I have apparently been inducted into a mysterious, shadowy organization. Many of its members have accessed something equally enigmatic: their CPF funds.
The name of the organisation? Sorry, the first rule of the Brotherhood of Ah Peks and the Sisterhood of Aunties is that you don’t talk about – *cough cough*.
Girl, ask you ah…
A gregarious auntie sat down next to me when I was midway through my bowl of fish noodles and began telling me about her life, her best friend’s work woes, her son … and her pet rabbit.
Me: Auntie, I also have rabbit. White colour one. Like to eat banana.
Rabbit Auntie: Wah! Your rabbit so clever know how to eat banana ah?
Me: Yah. He everything also eat. But we don’t give him fruits every time, later get too fat. He ah pui already.
Rabbit Auntie: Orh. Mine clever to eat apple. He eat very fast one!
Rabbit Auntie always greets me with a giggle and invariably says, “Wah! Eat already!” Maybe it’s just me, but it’s nice to receive such enthusiastic affirmation for the simple act of finishing my food. A few days ago, Rabbit Auntie shuffled over to my table during lunch, looking uncharacteristically serious.
Rabbit Auntie: Girl, can help me? My son buy for me new phone, I dunno how to off the torchlight.
Me: (in my head) OH NO A NOKIA ARGH HOW DO I WORK THIS THING HELP HELP HELP
Me: (out loud) Can, auntie. Wait ah, I see the menu …
(Frantic scrolling through an interface I last used a decade ago)
An embarrassing three minutes later, I finally located the dratted torchlight in the menu. If Rabbit Auntie thought I was semi-intelligent before, I’m pretty sure she doesn’t now.
Then there is Laksa Uncle, purveyor of mee pok and laksa. He is my buddy because anyone who is generous with cockles in laksa and lard chunks in mee pok is automatically my friend.
Laksa Uncle: Miss, ask you ah, this one how come cannot play?
(Shows me his phone screen displaying Candy Crush levels)
Me: Uncle, this one locked. Must ask your friends send you the … uh… things to unlock, then can play the level.
Laksa Uncle: Orhhhh. (pause) You got play this game anot? Can send me the thing to unlock?
Me: Sorry uncle, I don’t play this game. I like fighting games.
Laksa Uncle: Aiyah wasted.
Say What, Uncle?
I’ve observed some endearing and surreal moments involving uncles and aunties. Like the group of five or six uncles who sip teh and kopi for over an hour in complete silence, except for an enormous transistor radio blaring hits from the 60s. Or the group of aunties and uncles I spotted playing ukuleles and singing at a kopitiam. (I can’t be 100% sure, but I don’t think Tan Cheng Bock was there.) Their conversations aren’t always the standard fare about the Gahmen shafting us plebs: I once heard a group of ah peks discussing Fox News and the Uber service here.
Sometimes they tell me their secrets – completely unsolicited and often awkward.
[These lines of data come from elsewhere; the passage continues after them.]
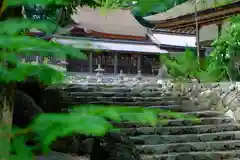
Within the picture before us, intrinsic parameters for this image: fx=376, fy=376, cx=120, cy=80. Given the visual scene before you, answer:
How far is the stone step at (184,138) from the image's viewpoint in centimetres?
551

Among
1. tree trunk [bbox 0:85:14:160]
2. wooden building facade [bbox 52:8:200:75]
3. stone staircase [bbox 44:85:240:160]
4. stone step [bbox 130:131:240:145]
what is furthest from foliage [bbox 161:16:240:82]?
wooden building facade [bbox 52:8:200:75]

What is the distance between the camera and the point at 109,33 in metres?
23.0

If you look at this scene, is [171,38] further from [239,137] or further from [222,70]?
[239,137]

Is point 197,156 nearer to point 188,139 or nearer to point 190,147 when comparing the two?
point 190,147

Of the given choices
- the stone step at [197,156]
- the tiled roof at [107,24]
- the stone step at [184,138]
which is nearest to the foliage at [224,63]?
the stone step at [184,138]

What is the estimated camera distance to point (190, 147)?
17.8 ft

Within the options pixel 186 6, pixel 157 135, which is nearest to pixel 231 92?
pixel 157 135

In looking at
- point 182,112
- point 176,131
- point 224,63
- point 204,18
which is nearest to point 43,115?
point 182,112

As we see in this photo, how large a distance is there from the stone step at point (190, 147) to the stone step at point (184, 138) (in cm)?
16

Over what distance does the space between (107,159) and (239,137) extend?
2.90 metres

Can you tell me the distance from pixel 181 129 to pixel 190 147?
63 centimetres

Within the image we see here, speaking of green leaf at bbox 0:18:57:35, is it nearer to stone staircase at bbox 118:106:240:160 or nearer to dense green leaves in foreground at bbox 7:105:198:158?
dense green leaves in foreground at bbox 7:105:198:158

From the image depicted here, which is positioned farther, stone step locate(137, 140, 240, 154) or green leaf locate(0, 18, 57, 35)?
stone step locate(137, 140, 240, 154)

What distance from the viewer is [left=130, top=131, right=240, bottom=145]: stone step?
5.51m
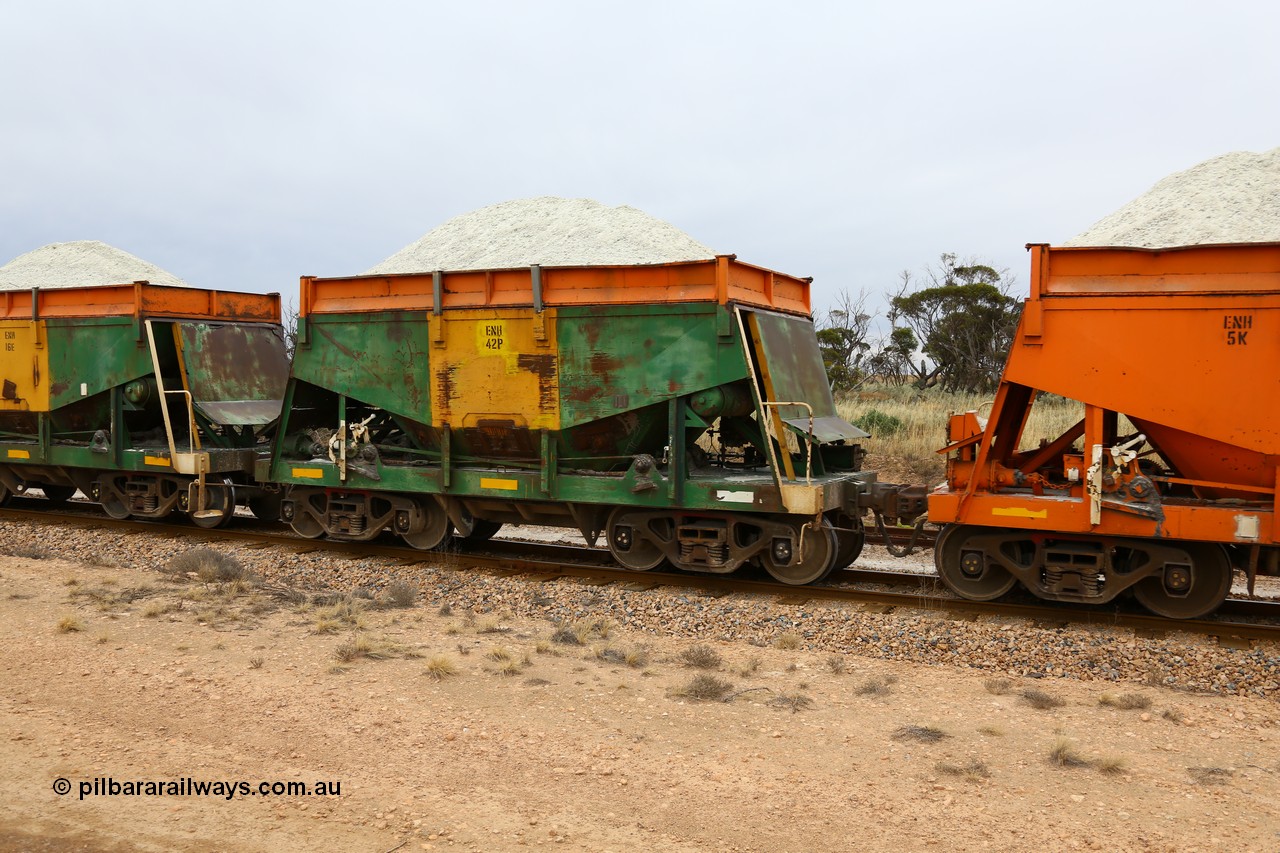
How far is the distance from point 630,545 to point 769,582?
149 centimetres

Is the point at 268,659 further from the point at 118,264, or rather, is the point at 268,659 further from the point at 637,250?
the point at 118,264

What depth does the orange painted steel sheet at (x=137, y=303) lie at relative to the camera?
44.0 ft

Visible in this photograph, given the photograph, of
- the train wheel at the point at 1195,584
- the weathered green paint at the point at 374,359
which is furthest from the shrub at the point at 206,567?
the train wheel at the point at 1195,584

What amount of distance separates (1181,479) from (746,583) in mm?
3852

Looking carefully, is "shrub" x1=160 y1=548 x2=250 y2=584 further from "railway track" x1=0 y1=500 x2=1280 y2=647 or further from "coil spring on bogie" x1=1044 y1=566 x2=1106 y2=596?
"coil spring on bogie" x1=1044 y1=566 x2=1106 y2=596

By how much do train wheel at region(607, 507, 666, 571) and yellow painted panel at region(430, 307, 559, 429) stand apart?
115cm

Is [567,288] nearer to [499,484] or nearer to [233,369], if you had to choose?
[499,484]

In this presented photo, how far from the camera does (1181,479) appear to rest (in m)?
8.00

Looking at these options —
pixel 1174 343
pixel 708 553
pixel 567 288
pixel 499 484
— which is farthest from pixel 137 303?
pixel 1174 343

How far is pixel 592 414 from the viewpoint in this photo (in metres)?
10.1

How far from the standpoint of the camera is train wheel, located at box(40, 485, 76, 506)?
52.7ft

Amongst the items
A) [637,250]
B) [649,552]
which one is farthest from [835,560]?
[637,250]

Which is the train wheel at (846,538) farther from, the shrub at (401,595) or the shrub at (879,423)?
the shrub at (879,423)

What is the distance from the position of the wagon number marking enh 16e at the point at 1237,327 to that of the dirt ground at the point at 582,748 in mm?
2891
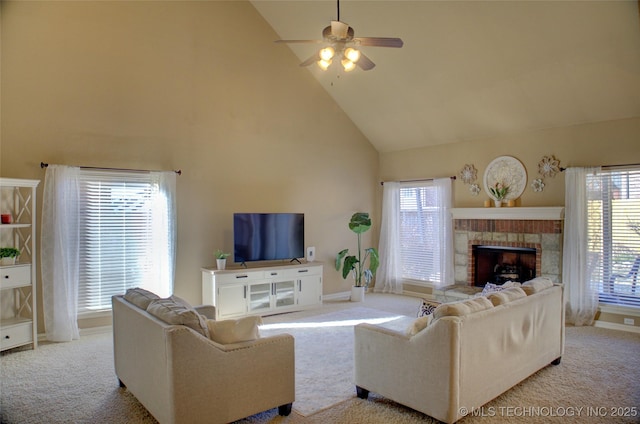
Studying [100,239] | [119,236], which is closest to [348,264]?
[119,236]

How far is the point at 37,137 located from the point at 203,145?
82.2 inches

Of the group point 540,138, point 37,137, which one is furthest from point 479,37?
point 37,137

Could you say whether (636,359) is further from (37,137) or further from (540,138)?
(37,137)

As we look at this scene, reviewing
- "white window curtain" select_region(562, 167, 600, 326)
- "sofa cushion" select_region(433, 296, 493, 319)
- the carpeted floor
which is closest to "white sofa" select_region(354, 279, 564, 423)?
"sofa cushion" select_region(433, 296, 493, 319)

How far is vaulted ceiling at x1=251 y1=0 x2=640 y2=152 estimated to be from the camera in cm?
482

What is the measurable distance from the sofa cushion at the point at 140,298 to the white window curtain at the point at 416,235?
5337 millimetres

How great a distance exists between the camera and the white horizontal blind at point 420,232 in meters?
7.71

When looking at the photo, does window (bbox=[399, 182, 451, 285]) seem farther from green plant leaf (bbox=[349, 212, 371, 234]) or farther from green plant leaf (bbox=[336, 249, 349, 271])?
green plant leaf (bbox=[336, 249, 349, 271])

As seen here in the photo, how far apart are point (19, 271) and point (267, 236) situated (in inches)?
126

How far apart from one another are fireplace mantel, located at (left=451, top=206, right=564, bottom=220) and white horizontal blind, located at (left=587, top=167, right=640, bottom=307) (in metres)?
0.45

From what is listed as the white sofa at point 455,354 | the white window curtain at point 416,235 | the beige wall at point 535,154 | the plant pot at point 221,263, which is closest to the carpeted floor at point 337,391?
the white sofa at point 455,354

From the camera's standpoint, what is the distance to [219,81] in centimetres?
655

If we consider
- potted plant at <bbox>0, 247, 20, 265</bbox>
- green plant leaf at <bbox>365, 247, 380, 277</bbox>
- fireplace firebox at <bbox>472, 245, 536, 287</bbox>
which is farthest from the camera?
green plant leaf at <bbox>365, 247, 380, 277</bbox>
A taxi driver once told me about the challenges of maintain his mistress. He then gave me the historical context of how concubines and multiple wives were status symbols in China, and added that Singapore was way too expensive to maintain a wife and a mistress. As you can imagine, I’m now a gold medallist in smiling and nodding politely.
Perhaps the elderly denizens of Singapore are friendly to me because I do things that are damn ah pek. Most mornings, I have boiled eggs and teh peng siu dai. Sometimes, I do this while reading the newspaper and shaking my head at the news. I have even caught myself muttering “Aiyah. This one cannot,” grumpily while inspecting fish at the supermarket.
Is there an Uncle/Auntie sensor that automatically grants you membership into the organization once you hit a certain number of incidences of age-inappropriate behaviour? Ah-Pek-O-Matic? Insta-Auntie?
My interactions with uncles and aunties have unearthed a few realizations:
Singaporeans are a lot more kuku than you think.
Inclusivity is one of the most awesome things about this country.
Aunties and uncles really like talking to me. I have no idea why.
A blur student disguise (spectacles, no makeup, jeans and a tee, slightly lost expression) will inexplicably endear you to aunties and uncles in Singapore.
The stereotype of Singaporeans being aloof and unfriendly isn’t necessarily true. Sometimes, you just have to take the first step with something as simple as a smile and eye contact.
Dear aunties and uncles of Singapore, please keep being kuku and friendly. And please keep me in your mysterious organization although I’m a few decades too young to qualify.